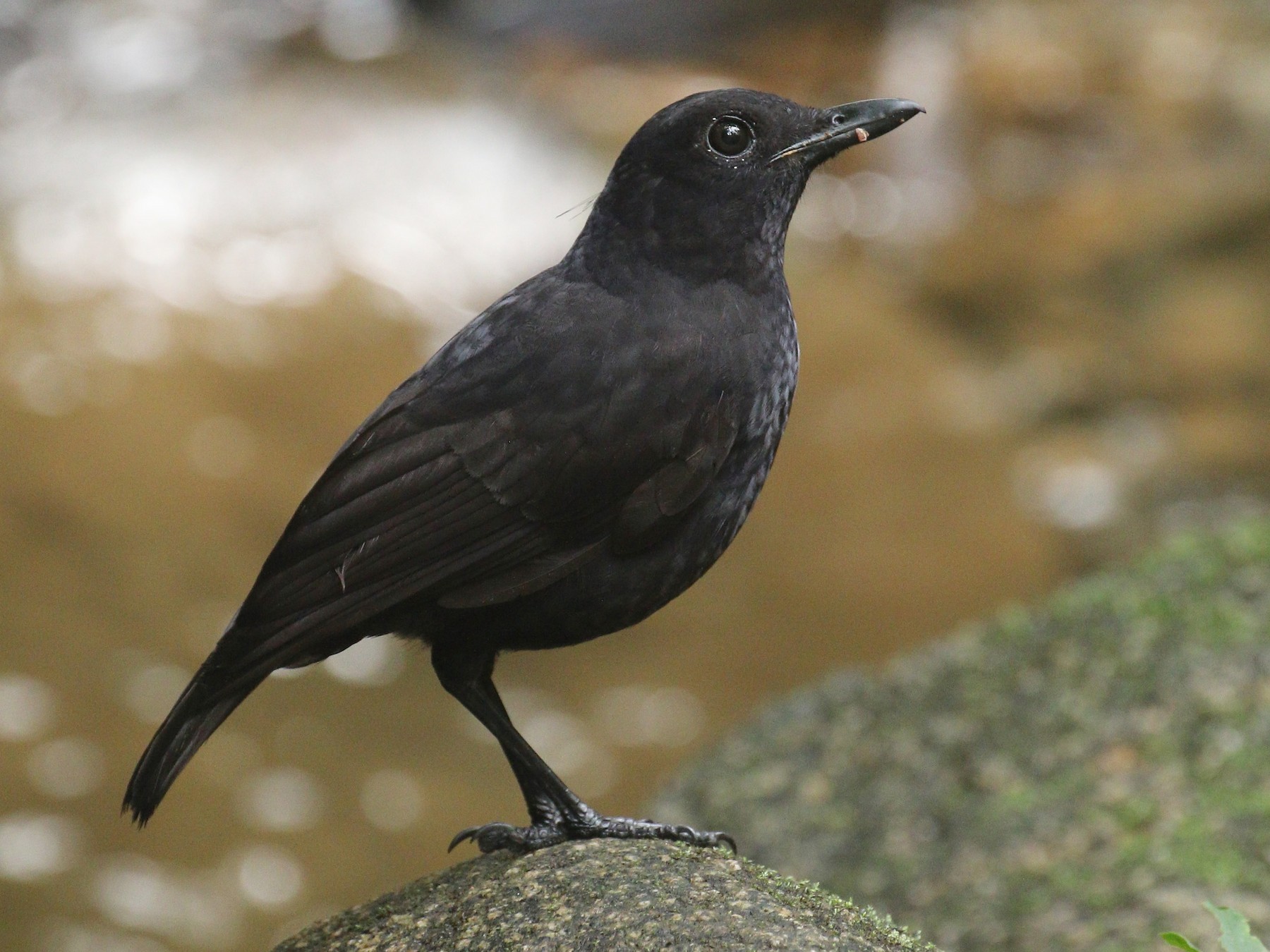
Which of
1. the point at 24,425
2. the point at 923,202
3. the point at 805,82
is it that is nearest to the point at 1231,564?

------------------------

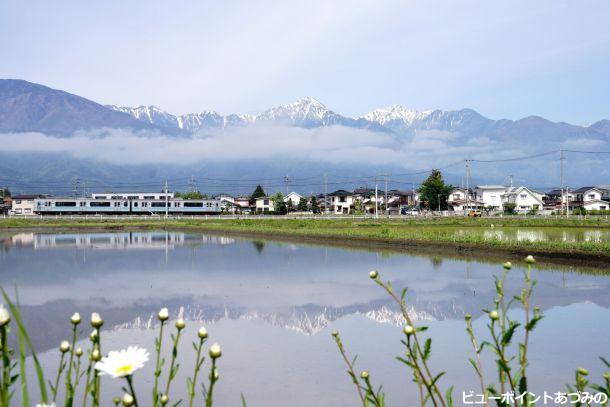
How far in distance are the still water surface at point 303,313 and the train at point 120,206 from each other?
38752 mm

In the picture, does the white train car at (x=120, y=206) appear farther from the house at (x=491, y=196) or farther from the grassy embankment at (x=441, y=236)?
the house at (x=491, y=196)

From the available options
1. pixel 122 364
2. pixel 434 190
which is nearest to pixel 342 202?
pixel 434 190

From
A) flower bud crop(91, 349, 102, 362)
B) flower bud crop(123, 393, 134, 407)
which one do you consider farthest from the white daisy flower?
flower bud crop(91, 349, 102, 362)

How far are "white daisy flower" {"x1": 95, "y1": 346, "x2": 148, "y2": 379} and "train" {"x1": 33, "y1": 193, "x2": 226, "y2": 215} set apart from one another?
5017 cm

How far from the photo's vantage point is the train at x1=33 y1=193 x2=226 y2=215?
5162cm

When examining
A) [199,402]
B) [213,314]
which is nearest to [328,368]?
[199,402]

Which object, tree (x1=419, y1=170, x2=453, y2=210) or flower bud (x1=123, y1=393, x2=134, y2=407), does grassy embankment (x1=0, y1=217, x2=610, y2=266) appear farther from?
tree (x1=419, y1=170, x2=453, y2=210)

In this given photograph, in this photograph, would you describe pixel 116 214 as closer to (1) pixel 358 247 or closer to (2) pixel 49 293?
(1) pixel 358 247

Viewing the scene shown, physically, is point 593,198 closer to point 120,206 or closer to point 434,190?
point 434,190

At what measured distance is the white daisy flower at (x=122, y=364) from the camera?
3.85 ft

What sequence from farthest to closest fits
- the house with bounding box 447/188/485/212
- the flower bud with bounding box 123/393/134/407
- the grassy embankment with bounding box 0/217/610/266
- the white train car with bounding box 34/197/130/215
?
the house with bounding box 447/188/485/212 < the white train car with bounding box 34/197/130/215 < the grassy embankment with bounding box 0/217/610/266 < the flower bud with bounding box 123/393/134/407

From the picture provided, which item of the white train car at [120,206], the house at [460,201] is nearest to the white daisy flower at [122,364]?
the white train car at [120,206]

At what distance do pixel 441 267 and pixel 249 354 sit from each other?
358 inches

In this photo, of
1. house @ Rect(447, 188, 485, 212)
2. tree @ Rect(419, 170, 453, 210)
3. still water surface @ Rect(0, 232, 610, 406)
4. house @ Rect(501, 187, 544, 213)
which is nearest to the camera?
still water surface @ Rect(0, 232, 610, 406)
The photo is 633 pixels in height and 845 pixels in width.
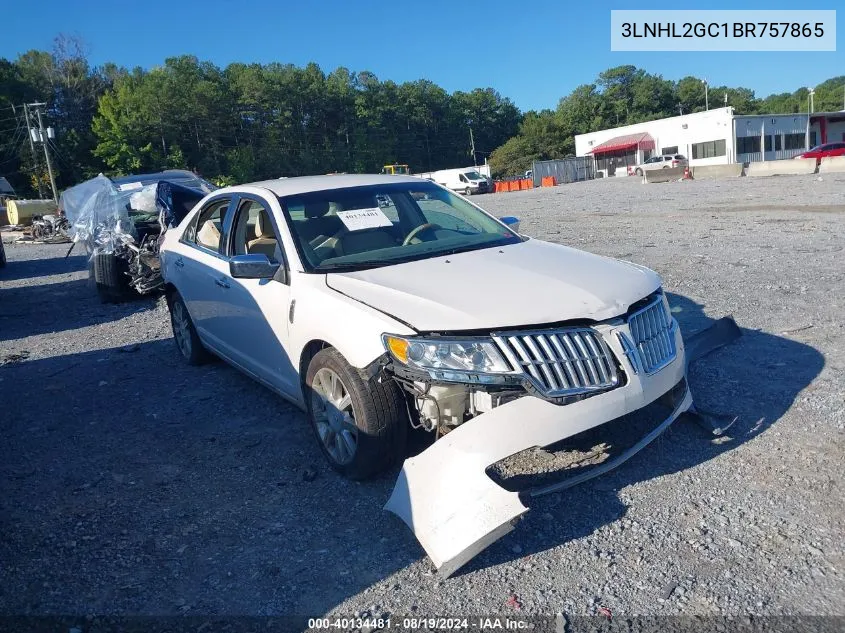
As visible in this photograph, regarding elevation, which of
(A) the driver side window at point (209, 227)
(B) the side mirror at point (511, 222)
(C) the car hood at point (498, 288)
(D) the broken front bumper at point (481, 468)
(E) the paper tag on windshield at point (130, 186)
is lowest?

------------------------

THE EXERCISE
Please quote the material word for word, starting at the line that contains "How far are" and ending at the line that contains "the house with bounding box 447/188/485/212 <", with both of those lines included.

RESULT OF THE EXERCISE
How far are "white daisy flower" {"x1": 95, "y1": 346, "x2": 148, "y2": 379} and "train" {"x1": 33, "y1": 193, "x2": 226, "y2": 215} set apart from one another?
5017 cm

How far from the photo's vantage point is the train at x1=33 y1=193 x2=226 y2=215?
5162cm

When examining
A) [199,402]
B) [213,314]
which is nearest to [328,368]?
[199,402]

Which object, tree (x1=419, y1=170, x2=453, y2=210) or flower bud (x1=123, y1=393, x2=134, y2=407), does grassy embankment (x1=0, y1=217, x2=610, y2=266) appear farther from?
tree (x1=419, y1=170, x2=453, y2=210)

In this given photograph, in this photograph, would you describe pixel 116 214 as closer to (1) pixel 358 247 or closer to (2) pixel 49 293?
(1) pixel 358 247

Viewing the scene shown, physically, is point 593,198 closer to point 120,206 or closer to point 434,190?
point 434,190

At what measured distance is the white daisy flower at (x=122, y=364) from the camera?
3.85 ft

What sequence from farthest to closest fits
- the house with bounding box 447/188/485/212
- the flower bud with bounding box 123/393/134/407
- the grassy embankment with bounding box 0/217/610/266
- the white train car with bounding box 34/197/130/215
?
the house with bounding box 447/188/485/212 < the white train car with bounding box 34/197/130/215 < the grassy embankment with bounding box 0/217/610/266 < the flower bud with bounding box 123/393/134/407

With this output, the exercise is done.